En revanche, vous n’avez pas eu le courage de déployer les moyens de votre politique sur le front des prélèvements obligatoires. Vous avez sciemment baissé la contribution des plus aisés de nos concitoyens au financement des biens publics, si nécessaires à notre dynamisme économique et à notre cohésion sociale. Plutôt que de desserrer les contraintes qui s’exercent en ce domaine, vous les avez assumées avec entrain, vous montrant insouciant de toute cohérence financière. C’est ce point qui nous distingue, monsieur le ministre.

Or le projet de loi constitutionnelle que vous nous soumettez s’inscrit dans le prolongement de cette politique dépourvue d’orientation viable. C’est un rideau de fumée supplémentaire tiré par votre gouvernement. Et il s’agit d’une fumée dangereuse !

Tout d’abord, ce texte est inutile. Nous disposons d’outils surabondants permettant de contraindre une majorité à dévoiler ses options budgétaires. Ainsi, vous avez fait adopter une loi de programmation des finances publiques. Or, politiquement, je ne vois pas réellement la différence entre ce texte et les lois-cadres que vous introduisez dans notre droit. De fait, la différence n’est que juridique ! Mais êtes-vous si incertain de vos engagements que vous vous sentiez obligé de vous lier comme Ulysse au mât de son navire ? Il est vrai que vous n’avez pas respecté cette loi ! Mais c’est votre responsabilité !

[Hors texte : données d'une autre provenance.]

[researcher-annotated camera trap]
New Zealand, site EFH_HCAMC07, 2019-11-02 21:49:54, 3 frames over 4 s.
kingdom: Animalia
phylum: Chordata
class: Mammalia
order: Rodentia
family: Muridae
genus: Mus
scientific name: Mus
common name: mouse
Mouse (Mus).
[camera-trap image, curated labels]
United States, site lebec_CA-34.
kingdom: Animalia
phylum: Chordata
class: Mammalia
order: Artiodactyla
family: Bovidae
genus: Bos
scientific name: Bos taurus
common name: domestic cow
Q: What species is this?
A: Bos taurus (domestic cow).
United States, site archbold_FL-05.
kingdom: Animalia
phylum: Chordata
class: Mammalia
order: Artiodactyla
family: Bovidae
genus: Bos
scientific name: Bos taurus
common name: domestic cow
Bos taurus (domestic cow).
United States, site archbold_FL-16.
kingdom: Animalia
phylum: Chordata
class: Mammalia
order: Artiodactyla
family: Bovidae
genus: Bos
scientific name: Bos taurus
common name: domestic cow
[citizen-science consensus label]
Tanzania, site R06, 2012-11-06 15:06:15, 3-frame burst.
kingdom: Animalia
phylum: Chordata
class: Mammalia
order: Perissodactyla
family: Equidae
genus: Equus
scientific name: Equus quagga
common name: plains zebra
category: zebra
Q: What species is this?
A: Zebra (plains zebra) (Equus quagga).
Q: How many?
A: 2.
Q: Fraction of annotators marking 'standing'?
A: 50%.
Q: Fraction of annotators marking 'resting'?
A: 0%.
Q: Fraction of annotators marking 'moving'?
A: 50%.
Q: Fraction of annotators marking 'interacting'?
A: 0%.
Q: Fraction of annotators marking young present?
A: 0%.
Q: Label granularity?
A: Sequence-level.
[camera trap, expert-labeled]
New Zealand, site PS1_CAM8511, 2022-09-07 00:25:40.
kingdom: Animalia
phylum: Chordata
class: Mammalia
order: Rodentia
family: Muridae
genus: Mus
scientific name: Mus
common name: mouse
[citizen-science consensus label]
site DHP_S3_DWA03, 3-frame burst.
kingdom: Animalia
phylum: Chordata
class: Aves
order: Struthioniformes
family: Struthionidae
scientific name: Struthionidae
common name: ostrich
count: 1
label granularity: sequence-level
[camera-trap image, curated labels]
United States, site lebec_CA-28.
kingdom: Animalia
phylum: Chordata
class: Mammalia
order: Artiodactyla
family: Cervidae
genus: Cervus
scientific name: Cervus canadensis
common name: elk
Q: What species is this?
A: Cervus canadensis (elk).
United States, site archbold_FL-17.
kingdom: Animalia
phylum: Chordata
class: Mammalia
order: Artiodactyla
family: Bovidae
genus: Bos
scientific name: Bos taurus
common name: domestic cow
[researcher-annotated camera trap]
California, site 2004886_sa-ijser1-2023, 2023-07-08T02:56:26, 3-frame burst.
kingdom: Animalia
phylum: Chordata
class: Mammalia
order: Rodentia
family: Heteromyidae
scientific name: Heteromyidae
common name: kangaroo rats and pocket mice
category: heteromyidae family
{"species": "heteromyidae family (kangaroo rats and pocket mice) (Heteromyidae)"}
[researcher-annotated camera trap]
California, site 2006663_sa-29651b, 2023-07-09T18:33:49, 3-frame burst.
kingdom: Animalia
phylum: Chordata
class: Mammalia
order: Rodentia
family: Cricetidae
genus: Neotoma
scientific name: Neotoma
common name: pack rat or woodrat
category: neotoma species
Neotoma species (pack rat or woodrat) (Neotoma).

Pour ma part, je n’ai pas le goût d’alourdir de principes juridiques les choix politiques. Cette mode des règles qui suppose un haut degré de suffisance de la part des concepteurs de celles-ci n’a fait la preuve de son efficacité ni au Royaume-Uni, sous la dénomination « règle d’or », ni en Europe, sous l’appellation « pacte de stabilité et de croissance ». Elle est source, au contraire, de bien grands dangers, notamment d’inertie, en lieu et place de la nécessaire agilité budgétaire. En créant une nouvelle convention, elle comporte aussi le risque – il serait bien naïf de le mésestimer –, d’alimenter la spéculation financière et de divertir l’attention des vrais problèmes du moment.

On a pleinement pu constater cet « effet lampadaire » pendant la crise. La Commission européenne engagea des procédures de déficit excessif à tour de bras, endommageant la réputation financière des États européens. Elle fut aveugle aux déséquilibres de la finance privée et ne sut point voir à quel point parfois les positions budgétaires n’étaient présentables que grâce à ces déséquilibres.

Monsieur le ministre, il faut se méfier des concours de beauté ! Ils poussent à des surenchères, dont les artifices séducteurs éloignent du principe de réalité et exposent ceux qui les emploient à la versatilité des appréciations des jurys au moindre écart de présentation.

Au demeurant, dans le concours de beauté auquel vous nous demandez de participer, vous êtes loin du compte.

Ainsi, vous êtes bien éloigné de la nouvelle règle budgétaire allemande. Nous verrons d’ailleurs bien si celle-ci sera plus respectée dans le futur que ne l’aurait été par le passé une éventuelle règle similaire.

Vous êtes également bien éloigné d’une règle claire. Votre projet de loi constitutionnelle correspond, en réalité, à une kafkaïsation de notre droit.

Vous créez des lois-cadres auxquelles vous conférez une dignité normative supérieure à celle des lois ordinaires. D’où provient cette supériorité ? De la Constitution, que vous nous demandez de réformer à cet effet. Fort bien !

Le procédé ne serait pas tout à fait inédit, soutient-on, puisque les lois organiques sont désignées comme s’imposant aux lois ordinaires. Mais voilà : les lois organiques diffèrent des lois ordinaires par leur contenu et par leur procédure d’adoption. Rien de tel avec vos super-lois de finances.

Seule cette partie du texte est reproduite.